> [SECTION DU DOCUMENT]:
- - - -

Travailleur isolé - Risques et obligations pour l’employeur

 

02 Janvier2018

Le travailleur isolé est soumis à un certain nombre de contraintes et risques spécifiques que l’employeur se doit d’anticiper et d’encadrer, en améliorant notamment l’alerte et le déclenchement des secours, au risque de voir sa responsabilité recherchée.

 
Dans le cadre de son obligation générale de sécurité vis-à-vis de ses salariés, prévue notamment à l’article L.4121 du Code du travail, l’employeur a le devoir d’apprécier les situations de travail isolé et leurs conséquences éventuelles. Il n’y a pas d’obligation réglementaire propre aux travailleurs isolés dans le Code du travail. Mais il existe à la fois des recommandations de la Caisse nationale d’assurance maladie des travailleurs salariés (CNATS), ainsi que des recommandations spécifiques à certains types d’activité (bâtiment, industrie, travail en hauteur…). La notion même de travail isolé est sujette à discussion. Selon la CNATS « le travail est considéré comme isolé lorsque le travailleur est hors de portée, de vue ou de portée de voix d’autres personnes et sans possibilité de recours exterieur et que le travail présente un caractère dangereux ». La Cour de cassation reprend cette définition mais sans exiger le critère de dangerosité du travail effectué, ce qui est donc plus large. 
 
Responsabilité de l’employeur
L’employeur aura tout intérêt à se préoccuper de ces situations car il peut voir sa responsabilité retenue sur plusieurs points. 
Celui de la responsabilité civile, notamment sur le terrain de la faute inexcusable devant le tribunal des affaires de sécurité sociale, ce qui aura une incidence indemnitaire mais également sur le taux de cotisations accidents du travail / maladies professionnelles de l’entreprise.
Les décisions de la chambre sociale retiennent que l’employeur est tenu d’une obligation de sécurité de résultat en matière de santé et sécurité des travailleurs, ce qui est extrêmement exigent sur le plan de la responsabilité : dès lors que le résultat (la sécurité du salarié) n’est pas obtenue, l’employeur est regardé comme fautif. Au plan pénal, la responsabilité du chef d’entreprise peut être recherchée à titre personnel. Comme celle de l’employeur en tant que personne morale. Les deux responsabilités pouvant d’ailleurs être cumulées.

- - - -

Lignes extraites
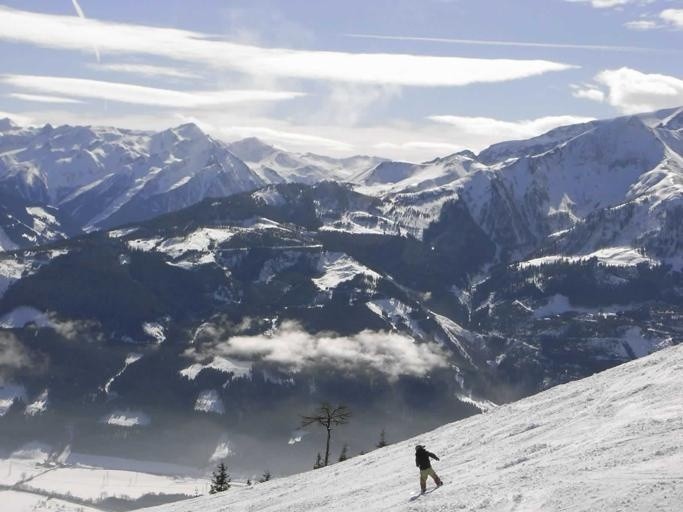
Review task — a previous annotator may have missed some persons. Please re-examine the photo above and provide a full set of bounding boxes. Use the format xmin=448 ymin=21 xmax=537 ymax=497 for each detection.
xmin=413 ymin=443 xmax=443 ymax=492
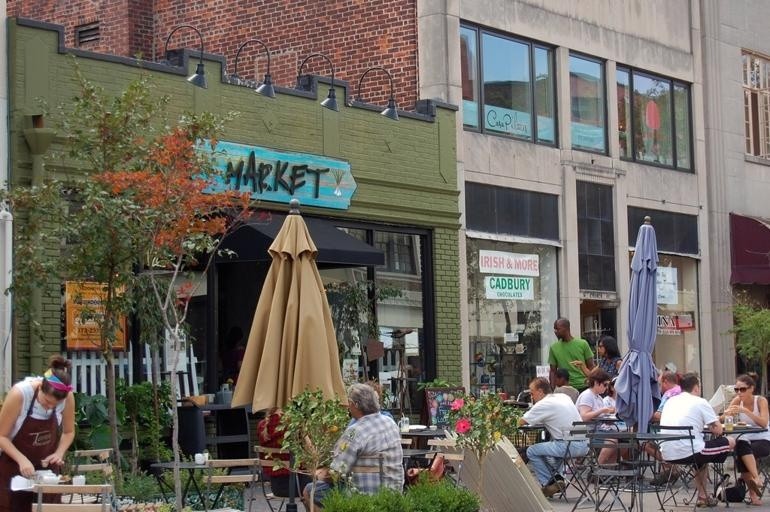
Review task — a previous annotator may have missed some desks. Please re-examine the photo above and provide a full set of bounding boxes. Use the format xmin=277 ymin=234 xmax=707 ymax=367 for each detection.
xmin=400 ymin=427 xmax=449 ymax=437
xmin=176 ymin=406 xmax=251 ymax=470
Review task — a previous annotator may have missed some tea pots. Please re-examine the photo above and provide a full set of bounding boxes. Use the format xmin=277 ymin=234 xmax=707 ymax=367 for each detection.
xmin=37 ymin=469 xmax=62 ymax=485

- - - -

> [CONSIGNE DE TRAVAIL]:
Recopiez le passage du texte sur le travailleur isolé de « 02 Janvier2018 » à « sa responsabilité recherchée. », en substituant « responsable » à « employeur » partout où ce mot apparaît.

> [ESPACE DE RÉPONSE]:
02 Janvier2018

Le travailleur isolé est soumis à un certain nombre de contraintes et risques spécifiques que l’responsable se doit d’anticiper et d’encadrer, en améliorant notamment l’alerte et le déclenchement des secours, au risque de voir sa responsabilité recherchée.